Une tragédie pour l’Ukraine et toute l’Europe


L’agression brutale de la Russie contre son voisin est avant tout une tragédie incommensurable pour l’Ukraine. Le peuple ukrainien paiera un prix terrible alors qu’il se bat pour se défendre. Forcés de se battre seuls, ils font face à la perspective que l’indépendance dont ils ont joui pendant les trois décennies depuis l’effondrement soviétique soit gravement compromise, voire étouffée. Mais l’agression de Vladimir Poutine a également apporté à l’Europe quelque chose qui avait longtemps semblé impensable, et même au cours des dernières décennies de l’affrontement avec l’empire soviétique a été évité : une guerre « chaude » à grande échelle entre deux de ses plus grands pays. Elle ouvre de nouveaux risques pour le continent et le monde au cours des années, voire des décennies, à venir.

Le danger d’une guerre chaude est toujours qu’elle s’intensifie. S’il réussit à avaler ou à neutraliser l’Ukraine, il y a un risque qu’un Poutine enhardi se tourne vers les États baltes. Il est donc vital pour l’Otan de renforcer les forces de première ligne comme moyen de dissuasion, même si cela en soi pourrait être saisi par Moscou comme une provocation. En supposant que l’escalade soit évitée – et que la guerre de Poutine ne déstabilise pas rapidement son régime chez lui – il est probable que l’Europe soit entraînée dans une nouvelle guerre froide. Celle-ci sera en quelque sorte similaire à la précédente, mais plus complexe, et plus périlleuse.

Si la Russie prend le dessus sur l’Ukraine, comme elle l’a fait sur la Biélorussie maintenant que le tyrannique Alexandre Loukachenko a échangé sa souveraineté contre l’aide de Moscou pour écraser son opposition intérieure, elle se taillera une nouvelle sphère d’influence en Europe. Les blocs rivaux s’affronteront à nouveau le long d’une frontière étendue. La démocratie libérale occidentale sera opposée à l’autoritarisme non pas communiste mais nationaliste.

Les dangers cette fois sont plus grands. L’Union soviétique dans les années 1980 était une gérontocratie avec une économie stagnante. Le dirigeant russe a montré aujourd’hui qu’il était prêt à modifier les frontières européennes par la force, fait face à peu de contrôles institutionnels de la fin de l’ère soviétique et a ouvertement menacé de guerre nucléaire. Il a passé une décennie à moderniser son armée et son arsenal atomique.

Moscou affronte, quant à lui, une alliance de l’Otan dont les fournitures de troupes prêtes au combat, de chars et d’avions ont rétréci puisque les années 1980, même si elle s’est étendue géographiquement et a assumé la responsabilité de la défense des satellites et des républiques ex-soviétiques, de la Baltique à la mer Noire. Cette confrontation prend forme au moment même où les États-Unis se lassent de leur rôle démesuré dans la sécurité européenne et sont préoccupés par une nouvelle superpuissance, la Chine, qui s’est engagée dans un renforcement militaire encore plus agressif et rapide que Poutine.
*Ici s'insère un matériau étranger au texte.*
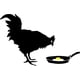 thumbnail image 1 of Decomural Chicken And The Egg Banksy WS-51318, 1 of 2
La Chine et la Russie ont trouvé une cause commune en cherchant à limiter la puissance américaine et à remodeler le système mondial dominé par les États-Unis.
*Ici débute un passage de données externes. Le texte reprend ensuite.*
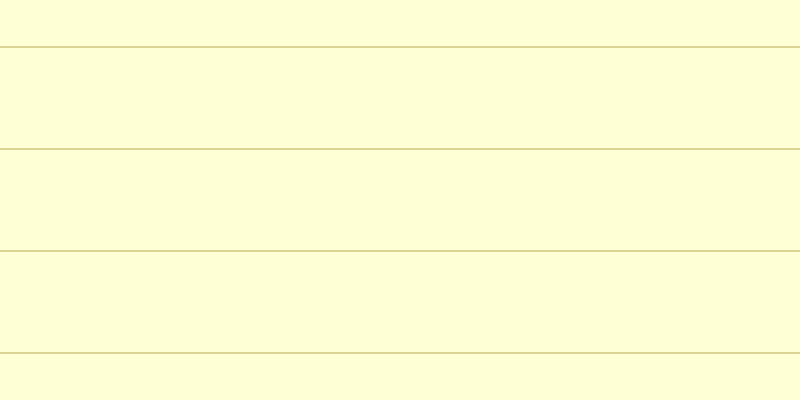 #fdfd58 (25%), #dbd393 horizontal lines, two pixels wide, one hundred pixels apart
Une similitude avec les années 1980 est que l’économie russe stagne à nouveau, avec une baisse des revenus réels. En effet, tout comme l’Europe a trop tardé à se sevrer du pétrole et du gaz russes, la Russie a fait de même, n’utilisant pas ses revenus tirés des ressources naturelles pour diversifier son économie. Si Poutine est contraint de devenir plus autocratique pour contenir une population agitée, la Russie pourrait commencer à ressembler encore plus à la défunte URSS. Les sanctions imposées pour la guerre ukrainienne vont intensifier la pression.

Au-delà de la crise immédiate, la tâche de l’Europe peut donc être une fois de plus de contenir un Moscou hostile jusqu’à ce qu’une nouvelle direction soit forcée de changer de direction. Cela signifie reconstruire ses défenses et adopter une stratégie de diversification de ses sources d’énergie, à grande vitesse et à un coût élevé. Les démocraties mondiales devront également retrouver la détermination qui leur a permis de l’emporter lors de la dernière guerre froide. Il y a trois décennies, ils en sont venus à croire que l’histoire était de leur côté. La calamité en Ukraine est un avertissement brutal qu’ils doivent faire face à une nouvelle lutte pour l’emporter.